-- The exercise --
Give back only the lines from the one with "Which item, (x=44, y=2)" through the last line of the data, exactly as they appear.
%%
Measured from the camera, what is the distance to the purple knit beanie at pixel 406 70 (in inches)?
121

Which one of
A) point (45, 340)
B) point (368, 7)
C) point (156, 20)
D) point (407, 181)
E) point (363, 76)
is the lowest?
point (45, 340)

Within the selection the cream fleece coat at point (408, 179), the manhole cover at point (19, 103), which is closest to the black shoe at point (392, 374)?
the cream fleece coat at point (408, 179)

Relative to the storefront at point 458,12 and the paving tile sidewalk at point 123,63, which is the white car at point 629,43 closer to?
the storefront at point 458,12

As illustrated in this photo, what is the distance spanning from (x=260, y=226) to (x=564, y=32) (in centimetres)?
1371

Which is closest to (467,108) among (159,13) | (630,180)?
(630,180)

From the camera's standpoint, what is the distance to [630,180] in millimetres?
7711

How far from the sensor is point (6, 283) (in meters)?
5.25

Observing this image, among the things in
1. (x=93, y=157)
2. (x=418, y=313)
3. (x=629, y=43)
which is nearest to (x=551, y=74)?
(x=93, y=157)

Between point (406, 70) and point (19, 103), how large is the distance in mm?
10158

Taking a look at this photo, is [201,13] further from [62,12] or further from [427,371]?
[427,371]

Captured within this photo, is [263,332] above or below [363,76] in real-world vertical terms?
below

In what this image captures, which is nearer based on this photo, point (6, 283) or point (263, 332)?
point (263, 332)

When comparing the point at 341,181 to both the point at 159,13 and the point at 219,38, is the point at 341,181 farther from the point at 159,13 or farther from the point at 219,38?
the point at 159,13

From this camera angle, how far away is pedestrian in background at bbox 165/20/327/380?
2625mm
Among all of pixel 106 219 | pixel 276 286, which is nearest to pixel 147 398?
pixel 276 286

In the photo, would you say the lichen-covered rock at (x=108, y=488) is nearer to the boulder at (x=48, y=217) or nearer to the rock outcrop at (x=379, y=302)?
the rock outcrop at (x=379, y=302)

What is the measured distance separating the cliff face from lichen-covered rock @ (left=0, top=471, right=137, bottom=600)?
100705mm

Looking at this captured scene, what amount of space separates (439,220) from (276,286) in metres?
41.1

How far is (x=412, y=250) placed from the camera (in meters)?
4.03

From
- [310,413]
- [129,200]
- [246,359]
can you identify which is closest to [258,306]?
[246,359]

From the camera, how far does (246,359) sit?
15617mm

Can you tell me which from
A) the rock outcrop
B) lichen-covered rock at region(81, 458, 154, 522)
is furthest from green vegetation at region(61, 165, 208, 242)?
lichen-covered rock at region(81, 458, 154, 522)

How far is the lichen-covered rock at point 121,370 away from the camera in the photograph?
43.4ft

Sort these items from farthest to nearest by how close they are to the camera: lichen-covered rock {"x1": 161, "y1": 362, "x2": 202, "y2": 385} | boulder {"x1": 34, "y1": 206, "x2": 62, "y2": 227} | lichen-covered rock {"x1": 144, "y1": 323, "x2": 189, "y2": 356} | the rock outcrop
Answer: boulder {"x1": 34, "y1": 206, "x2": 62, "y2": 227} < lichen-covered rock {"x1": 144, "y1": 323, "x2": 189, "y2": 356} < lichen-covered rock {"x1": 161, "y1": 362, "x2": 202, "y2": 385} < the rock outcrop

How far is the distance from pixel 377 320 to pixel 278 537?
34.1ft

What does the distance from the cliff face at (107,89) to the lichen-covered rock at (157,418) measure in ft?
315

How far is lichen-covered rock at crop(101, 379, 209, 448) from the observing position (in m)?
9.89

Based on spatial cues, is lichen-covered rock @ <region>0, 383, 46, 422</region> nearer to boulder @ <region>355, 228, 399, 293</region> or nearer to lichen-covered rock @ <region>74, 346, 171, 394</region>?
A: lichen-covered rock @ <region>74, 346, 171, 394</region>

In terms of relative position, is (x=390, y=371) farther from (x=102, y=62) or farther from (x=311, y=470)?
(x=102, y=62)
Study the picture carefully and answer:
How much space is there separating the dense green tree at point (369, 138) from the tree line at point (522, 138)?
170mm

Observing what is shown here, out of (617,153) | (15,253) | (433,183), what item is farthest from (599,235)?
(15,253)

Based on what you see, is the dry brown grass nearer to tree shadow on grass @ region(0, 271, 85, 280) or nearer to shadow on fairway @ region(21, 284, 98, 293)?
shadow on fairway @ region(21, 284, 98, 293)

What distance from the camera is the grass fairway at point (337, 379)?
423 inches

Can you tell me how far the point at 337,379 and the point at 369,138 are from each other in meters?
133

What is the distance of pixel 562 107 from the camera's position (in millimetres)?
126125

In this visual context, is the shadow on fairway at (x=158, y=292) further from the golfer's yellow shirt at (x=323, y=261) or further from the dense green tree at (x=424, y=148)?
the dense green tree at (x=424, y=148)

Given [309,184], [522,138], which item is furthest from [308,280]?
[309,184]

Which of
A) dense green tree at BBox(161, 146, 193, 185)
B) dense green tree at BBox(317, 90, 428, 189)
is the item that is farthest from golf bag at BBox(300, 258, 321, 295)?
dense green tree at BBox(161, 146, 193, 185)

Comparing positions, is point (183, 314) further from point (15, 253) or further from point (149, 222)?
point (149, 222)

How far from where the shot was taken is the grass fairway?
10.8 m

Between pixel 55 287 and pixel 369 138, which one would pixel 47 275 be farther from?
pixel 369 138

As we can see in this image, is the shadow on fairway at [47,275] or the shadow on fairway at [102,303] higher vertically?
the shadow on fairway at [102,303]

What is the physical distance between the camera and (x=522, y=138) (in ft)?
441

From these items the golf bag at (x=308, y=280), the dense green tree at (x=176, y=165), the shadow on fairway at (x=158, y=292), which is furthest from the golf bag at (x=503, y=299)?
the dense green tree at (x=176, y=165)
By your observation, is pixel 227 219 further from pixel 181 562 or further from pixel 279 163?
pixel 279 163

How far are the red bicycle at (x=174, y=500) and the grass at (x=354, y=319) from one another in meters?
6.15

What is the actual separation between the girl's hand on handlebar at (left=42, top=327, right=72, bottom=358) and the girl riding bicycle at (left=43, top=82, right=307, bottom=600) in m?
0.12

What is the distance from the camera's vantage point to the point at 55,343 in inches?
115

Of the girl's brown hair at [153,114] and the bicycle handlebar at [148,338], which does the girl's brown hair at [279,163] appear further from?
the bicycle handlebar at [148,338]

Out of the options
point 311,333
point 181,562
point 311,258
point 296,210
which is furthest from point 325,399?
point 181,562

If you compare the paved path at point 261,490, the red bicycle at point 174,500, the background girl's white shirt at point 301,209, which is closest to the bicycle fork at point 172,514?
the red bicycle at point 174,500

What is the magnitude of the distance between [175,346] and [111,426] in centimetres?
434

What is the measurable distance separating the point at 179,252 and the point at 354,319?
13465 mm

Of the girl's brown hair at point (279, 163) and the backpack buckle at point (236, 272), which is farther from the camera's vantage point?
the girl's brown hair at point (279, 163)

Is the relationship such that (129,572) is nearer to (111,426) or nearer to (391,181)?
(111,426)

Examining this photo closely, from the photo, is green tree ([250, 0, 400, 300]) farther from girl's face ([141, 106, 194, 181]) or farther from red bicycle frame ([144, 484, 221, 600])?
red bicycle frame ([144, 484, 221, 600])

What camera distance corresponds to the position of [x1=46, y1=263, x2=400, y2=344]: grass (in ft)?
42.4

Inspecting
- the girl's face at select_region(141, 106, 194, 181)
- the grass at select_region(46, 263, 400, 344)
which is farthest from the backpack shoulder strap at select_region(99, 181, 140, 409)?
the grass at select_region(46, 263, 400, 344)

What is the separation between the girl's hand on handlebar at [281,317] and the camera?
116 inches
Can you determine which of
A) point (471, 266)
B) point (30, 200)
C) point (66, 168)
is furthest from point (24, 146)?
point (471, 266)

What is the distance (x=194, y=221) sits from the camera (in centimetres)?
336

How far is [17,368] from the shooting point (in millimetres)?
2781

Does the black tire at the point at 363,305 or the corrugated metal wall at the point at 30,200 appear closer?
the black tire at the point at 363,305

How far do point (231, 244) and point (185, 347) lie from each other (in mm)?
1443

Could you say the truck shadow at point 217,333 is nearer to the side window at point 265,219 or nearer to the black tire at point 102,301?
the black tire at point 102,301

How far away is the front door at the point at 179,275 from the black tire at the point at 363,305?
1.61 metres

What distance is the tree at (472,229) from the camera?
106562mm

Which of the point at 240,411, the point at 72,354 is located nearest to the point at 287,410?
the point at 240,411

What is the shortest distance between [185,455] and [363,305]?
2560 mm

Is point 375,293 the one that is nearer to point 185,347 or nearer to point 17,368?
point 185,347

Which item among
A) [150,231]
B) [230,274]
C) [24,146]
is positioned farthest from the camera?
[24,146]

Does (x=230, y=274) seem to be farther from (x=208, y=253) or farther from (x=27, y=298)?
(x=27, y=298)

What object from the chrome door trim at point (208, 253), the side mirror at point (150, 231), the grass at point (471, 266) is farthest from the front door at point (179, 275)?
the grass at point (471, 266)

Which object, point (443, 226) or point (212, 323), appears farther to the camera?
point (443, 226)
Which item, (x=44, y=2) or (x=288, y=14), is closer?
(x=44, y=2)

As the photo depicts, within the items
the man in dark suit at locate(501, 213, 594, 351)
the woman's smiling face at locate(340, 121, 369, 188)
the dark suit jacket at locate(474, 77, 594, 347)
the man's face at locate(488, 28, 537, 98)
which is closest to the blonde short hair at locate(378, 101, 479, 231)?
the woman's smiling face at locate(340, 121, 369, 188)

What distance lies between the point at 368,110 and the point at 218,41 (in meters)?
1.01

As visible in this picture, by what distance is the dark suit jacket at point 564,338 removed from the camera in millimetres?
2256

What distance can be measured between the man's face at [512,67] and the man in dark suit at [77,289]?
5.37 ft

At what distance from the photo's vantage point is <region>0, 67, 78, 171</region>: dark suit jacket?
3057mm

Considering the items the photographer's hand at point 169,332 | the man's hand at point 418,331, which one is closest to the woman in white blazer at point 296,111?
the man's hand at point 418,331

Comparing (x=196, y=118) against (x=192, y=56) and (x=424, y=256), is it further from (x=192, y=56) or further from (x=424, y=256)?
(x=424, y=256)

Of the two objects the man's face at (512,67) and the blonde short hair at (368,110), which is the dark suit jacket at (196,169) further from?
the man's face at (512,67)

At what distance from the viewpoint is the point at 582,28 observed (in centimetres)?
%%
-- Final answer --
Which item, (x=44, y=2) or (x=288, y=14), is closer?
(x=44, y=2)

As the photo depicts, within the items
the man in dark suit at locate(501, 213, 594, 351)
the woman's smiling face at locate(340, 121, 369, 188)
the dark suit jacket at locate(474, 77, 594, 347)
the man's face at locate(488, 28, 537, 98)
which is closest to the blonde short hair at locate(378, 101, 479, 231)?
the woman's smiling face at locate(340, 121, 369, 188)

What distance lies between the point at 368,110 and the point at 218,41 (in meters)?
1.01

As visible in this picture, by what distance is the dark suit jacket at point 564,338 removed from the camera in millimetres?
2256

What distance can be measured between the man's face at [512,67] and the man in dark suit at [77,289]?
5.37 ft

At what distance from the photo's vantage point is <region>0, 67, 78, 171</region>: dark suit jacket?
3057mm

Considering the items the photographer's hand at point 169,332 | the man's hand at point 418,331, which one is closest to the woman in white blazer at point 296,111?
the man's hand at point 418,331

Comparing (x=196, y=118) against (x=192, y=56) and (x=424, y=256), is it further from (x=192, y=56) or further from (x=424, y=256)?
(x=424, y=256)

Of the two objects the man's face at (512,67) and the blonde short hair at (368,110), which is the dark suit jacket at (196,169) further from?
the man's face at (512,67)

At what distance from the viewpoint is the point at 582,28 observed (in centimetres)?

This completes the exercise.